» **Page text**
--- Begin ---

Sorry everyone this reply took so long but I fell asleep early after Mass. Kwflabed, you were never a police officer but yet you moderate a masscops board? Do you mind if I ask why? As for minding my Ps and Qs and listen to experience I had answered a question in regards to whether or not anyone has ever been hired without residency or veterans preference. I knew the answer had been yes therefore I answered it. When my answer is met with a racist and sexist comment then inching more specifically toward my hire in that way then of course I am going to answer it.

94c, ONCE AGAIN (unless there is new president that I have not been privy to), BOSTON HAS NOT HAD ANY MINORITY PREFERENCE SINCE 2004! (based upon U.S. district court decision) SINCE 1999 PROMOTIONS HAVE IN NO WAY BEEN BASED UPON RACE (based upon Suffolk Superior Court decision). 
SO THE ANSWER IS NO 94c! Said persons were not hired off of a minority preference list! 
YES, ONE OF THEM WAS AN ASIAN FEMALE (without minority, veterans, residency, or survivor preference)! You're point is???
By the way, Asian Americans are in almost every circumstance for hire not considered minorities. Especially, when it comes to the COLLEGE BOARDS&#8230;Asian Americans are classified in with white-Americans.



LawWoman said:


> No kwflatbead you need to watch your P & Qs, grashopper is right on and I am looking forward to his next post. As for you I have spent a few hours looking at past posts because I have not been on this thing in a while, and now I remember why, not sure if its the racist and mosogynist attitude some people on here (94c/redsox) have no problem displaying.
> 
> I was trying to get 94c to just admit it, but obviously he does not have the courage of his convictions.
> 
> ...


Lawwoman, not "his" next post but rather her next post. I am a woman. Wow, If I'm not my husband will pass a brick when he finds out.



andy0921 said:


> Like many others and I have said time after time; AA is reverse-discrimination pure and simple.
> Here we go yet again with "you goddamn Christian white males think you're superior to everyone" BS.
> 
> The only thing us superior, godlike, superhuman white males covet is genuine EQAULITY. We believe people should be hired base solely on merit and qualifications.
> ...


Andy0921, I could not agree more with you and your peers whom you had mentioned! I am completely against any preferences of any kind (with the exception of disability and veterans in some circumstances). The veterans I had graduated with, I doubt they would have needed or wanted their preference. They were some of the most capable of the class. The best part of training with Vets is they won't go easier on you if you're a girl. There is no greater sign of disrespect then not throwing your A game upon me. As long as we have any affirmative action then those of us like my self who had gotten to where we are on our own accord will have ignorant, racist and sexist statements popping up from the peanut gallery from the likes of those such as 94c and redsox03 and others. Any labeling of minorities or preferences (of any kind) will perpetuate ignorant statements and lies such as ones made here and elsewhere.


----------



## redsox03 (Jan 6, 2007)

94c said:


> Sorry, but I don't agree in a world where everyone wants to be treated equally and then feel they should get certain preferences.


Anyone who agrees with this statement is RASIST and IGNORANT! 



LawWoman said:


> not sure if its the racist and mosogynist attitude some people on here (94c/redsox) have no problem displaying.


Because we don't believe in handouts, we are rasist?

--- End ---

» **Source excerpt**
--- Begin ---

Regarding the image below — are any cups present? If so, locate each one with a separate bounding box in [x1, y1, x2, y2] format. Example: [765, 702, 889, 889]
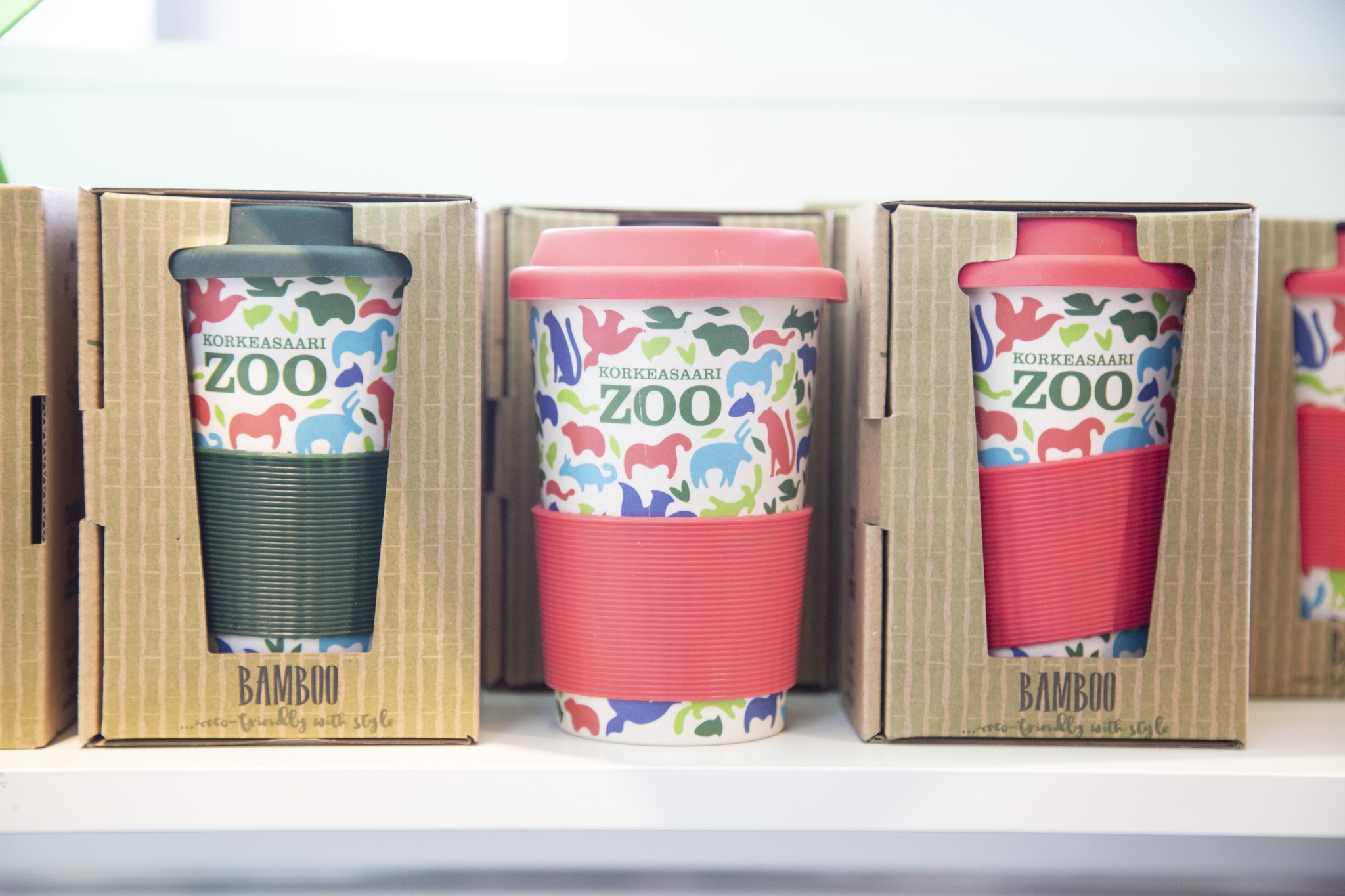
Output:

--- End ---

» **The tasks**
A: Condense the paragraph of the forum thread that begins "Andy0921, I could not agree more" into a shorter version that keeps its main facts.
B: Transcribe the forum thread between "94c, ONCE AGAIN" and "You're point is???", inclusive.

» **Responses per task**
A: The writer fully agrees with Andy0921 and the peers Andy0921 mentioned, and opposes preferences of every kind except disability and, in some circumstances, veterans. The veterans the writer graduated with were among the most capable in the class and probably neither needed nor wanted their preference. Training with them was valuable because they didn't go easier on a girl. As long as any affirmative action exists, people who got where they are on their own will face ignorant, racist and sexist remarks from the likes of 94c, redsox03 and others. Any labeling of minorities or preferences will keep such statements and lies going.

B:
94c, ONCE AGAIN (unless there is new president that I have not been privy to), BOSTON HAS NOT HAD ANY MINORITY PREFERENCE SINCE 2004! (based upon U.S. district court decision) SINCE 1999 PROMOTIONS HAVE IN NO WAY BEEN BASED UPON RACE (based upon Suffolk Superior Court decision). 
SO THE ANSWER IS NO 94c! Said persons were not hired off of a minority preference list! 
YES, ONE OF THEM WAS AN ASIAN FEMALE (without minority, veterans, residency, or survivor preference)! You're point is???